Analyst predicts house prices will fall in Toronto, Vancouver
TORONTO — Home sales in two of Canada’s hottest housing markets, Toronto and Vancouver, are showing signs of a cooling trend in what could be the beginning of a long-awaited contraction that economists have been expecting.
The Greater Toronto Realtors Association said Thursday that the number of pre-owned homes sold by its members last month was down 13 per cent in the city proper and off 5.4 per cent in the broader GTA region compared with the same time last year.
Those numbers came on the heels of a report Wednesday that showed Vancouver home sales hit their lowest level in more than a decade in June, falling 17.2 per cent from May.
CIBC deputy chief economist Benjamin Tal says Vancouver shows where Toronto is headed. He suggested that lower sales volumes in those cities will be followed by lower selling prices, sometime in the future.
“The magnitude in Vancouver will be more significant but it is the same forces that really impact the Toronto market: namely we see some softness in investment activity, especially in the condominum market and we see less foreign money entering the city,” Tal said.
“We know that prices tend to follow sales by about three to five months, so those declines in sales they reflect much more than techcnicalities. They reflect a real softening in the market — credit market and housing market fatigue — and I think it is exactly what we need before interest rates start rising.”
Tal said the effectivness of low interest rates is dimishing “because we’ve been in this environment for a long period of time.”
The lower sales volume, particularly in the condominium segment, is being reported in advance of tightening mortgage and other housing rules coming into effect on Monday.
“So, to me, this is just the beginning of a trend,” Tal said. “In fact it will get worse before it gets better.”

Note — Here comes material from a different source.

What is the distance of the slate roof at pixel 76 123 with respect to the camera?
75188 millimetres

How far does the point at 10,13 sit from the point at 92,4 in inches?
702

Overall, there were 9,422 sales in the GTA in June at an average price of $508,622, compared with 9,959 at an average price of $474,223 in June 2011.
The average selling price in Toronto proper last month — the so-called 416 area — was $554,077, up eight per cent from $511,591 in June 2011.
Meanwhile, the average price in the 905 area around Toronto was $481,512, up about seven per cent from $448,579 in the same month last year.
On Wednesday, the Real Estate Board of Greater Vancouver reported 2,362 sales in June, a decline from 2,853 in May and also off 27.6 per cent from a year earlier when there were 3,262 sales.
In fact, June sales were the lowest total for the month in the region since 2000, the board said.
But despite the lower sales numbers, the housing price index for residential properties in Vancouver was still up 1.7 per cent from a year ago, with the price for detached properties was up 3.3 per cent from a year ago at $961,600.
Several studies have said Toronto real estate is overvalued but there’s been mixed opinion about whether prices will come down quickly or gradually.
Some of the strongest concern has been focused on the hot condo market
Finance Minister Jim Flaherty moved last month to cool the markets in both Toronto and Vancouver by tightening the rules for borrowers.
The changes don’t go into effect until July 9. However, the figures released Thursday show condo apartment sales in the Greater Toronto Area were down a hefty 18 per cent year over year in June at 1,996.
Flaherty’s move last month, the fourth time he has tightened the rules in as many years, included cutting the maximum amortization period for government-insured mortgages to 25 years from 30.
That change alone will mean that monthly payments on a 25-year, $350,000 mortgage at three per cent interest will be $184 higher than they would have been on the same mortgage amortized over 30 years.
As well, financial regulators have since told lenders they can only issue home equity loans up to a maximum of 65 per cent of the property’s value, down from the previous 80 per cent.
Meanwhile, the government will no longer be in the business of insuring homes that are worth more than $1 million — meaning that buyers will need to put up at least a 20 per cent down payment or seek private insurance.
As well, Ottawa will now insist that prospective buyers have the means to afford mortgage payments, property taxes and heating costs on their home. It will do so by setting cost ratios based on household income — a kind of affordability ratio — of 39 per cent for gross debt service and 44 per cent for total debt service.
“It’s a question of trying to moderate behaviour and I hope Canadians will reflect before they jump into a market at the high end,” Flaherty said at the time.